78.04 Early versus late venous thromboembolism: a secondary analysis of data from the PROPPR trial

S. P. Myers1, J. B. Brown1, X. Chen1, C. E. Wade2,3,4, J. C. Cardenas2,3, M. D. Neal1  1University Of Pittsburgh,Division Of Trauma And General Surgery, Department Of Surgery,Pittsburgh, PA, USA 2McGovern Medical School at UTHealth,Division Of Acute Care Surgery, Department Of Surgery, McGovern School Of Medicine,Houston, TX, USA 3McGovern Medical School at UTHealth,Center For Translational Injury Research,Houston, TX, USA 4McGovern Medical School at UTHealth,Center For Translational And Clinical Studies,Houston, TX, USA

Introduction: Venous thromboembolic events (VTE) are common after severe injury, but factors predicting their timing remain incompletely understood. As the balance between hemorrhage and thrombosis is dynamic during a patient’s hospital course, early and late VTE may be physiologically discrete processes. We conducted a secondary analysis of the Pragmatic, Randomized Optimal Platelet and Plasma Ratios (PROPPR) trial hypothesizing that risk factors would differ between early and late VTE.

Methods:  A threshold for early and late events was determined by cubic spline analysis of VTE distribution. Univariate analysis determined association of delayed resuscitation with early or late VTE. Multinomial regression was used to analyze association of clinical variables with early or late VTE compared to no VTE adjusting for predetermined confounders including mortality, demographics, injury mechanism/severity, blood products, hemostatic adjuncts, and comorbidities. Serially collected coagulation assays were analyzed for differences that might distinguish between early and late VTE and no VTE.
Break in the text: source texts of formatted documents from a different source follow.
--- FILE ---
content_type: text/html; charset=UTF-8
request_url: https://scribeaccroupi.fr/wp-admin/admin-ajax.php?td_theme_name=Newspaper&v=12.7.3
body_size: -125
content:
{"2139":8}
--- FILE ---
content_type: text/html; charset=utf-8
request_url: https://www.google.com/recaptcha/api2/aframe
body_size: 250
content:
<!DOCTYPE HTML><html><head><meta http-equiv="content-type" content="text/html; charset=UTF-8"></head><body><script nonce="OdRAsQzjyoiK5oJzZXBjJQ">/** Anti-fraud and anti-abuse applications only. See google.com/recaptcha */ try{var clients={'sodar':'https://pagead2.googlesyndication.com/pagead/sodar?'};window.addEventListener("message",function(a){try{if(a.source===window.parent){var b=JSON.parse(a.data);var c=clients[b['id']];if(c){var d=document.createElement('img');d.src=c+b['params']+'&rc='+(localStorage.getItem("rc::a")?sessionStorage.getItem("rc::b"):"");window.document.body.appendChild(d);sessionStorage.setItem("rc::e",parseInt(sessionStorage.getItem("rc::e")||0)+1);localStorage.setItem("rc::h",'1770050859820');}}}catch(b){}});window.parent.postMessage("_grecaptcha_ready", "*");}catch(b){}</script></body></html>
Results: After plotting VTE distribution over time, cubic spline analysis established a threshold at 12 days corresponding to a change in odds of early versus late events (Figure 1). Multinomial regression revealed differences between early and late VTE.  Variables associated with early but not late VTE included older age (RR 1.03; 95%CI 1.01, 1.05; p=0.01), femur fracture (RR 2.96; 95%CI 0.99, 8.84; p=0.05), chemical paralysis (RR 2.67; 95%CI 1.20, 5.92; p=0.02), traumatic brain injury (RR 14.17; 95%CI 0.94, 213.57; p=0.05), and plasma transfusion (RR 1.13; 95%CI 1.00, 1.28, p=0.05). In contrast, late VTE events were predicted by vasopressor use (RR 4.49; 95%CI 1.24, 16.30; p=0.02) and ICU length of stay (RR 1.11; 95%CI 1.02, 1.21; p=0.02). Sepsis increased risk of early (RR 3.76, 95% CI 1.71, 8.26; p<0.01) and late VTE (5.91; 95% CI 1.46, 23.81; p=0.01). Coagulation assays also differed between early and late VTE. Prolonged lag time (RR 1.05, 95% CI 0.99, 1.1; p=0.05) and time to peak thrombin generation (RR 1.03; 95% CI 1.00, 1.06; p=0.02) were associated with increased risk of early VTE alone. Delayed resuscitation approaching ratios of 1:1:1 for plasma, platelets, and red blood cells among patients randomized to 1:1:2 therapy was a risk factor for late (RR 6.69; 95% CI 1.25, 35.64; p=0.03) but not early VTE.

Conclusion: There is evidence to support that early and late thromboembolic events may differ in their pathophysiology and clinically relevant risk factors. Defining chronologic thresholds and clinical markers associated with temporal trends in VTE distribution may allow for a more individualized approach to thromboprophylaxis.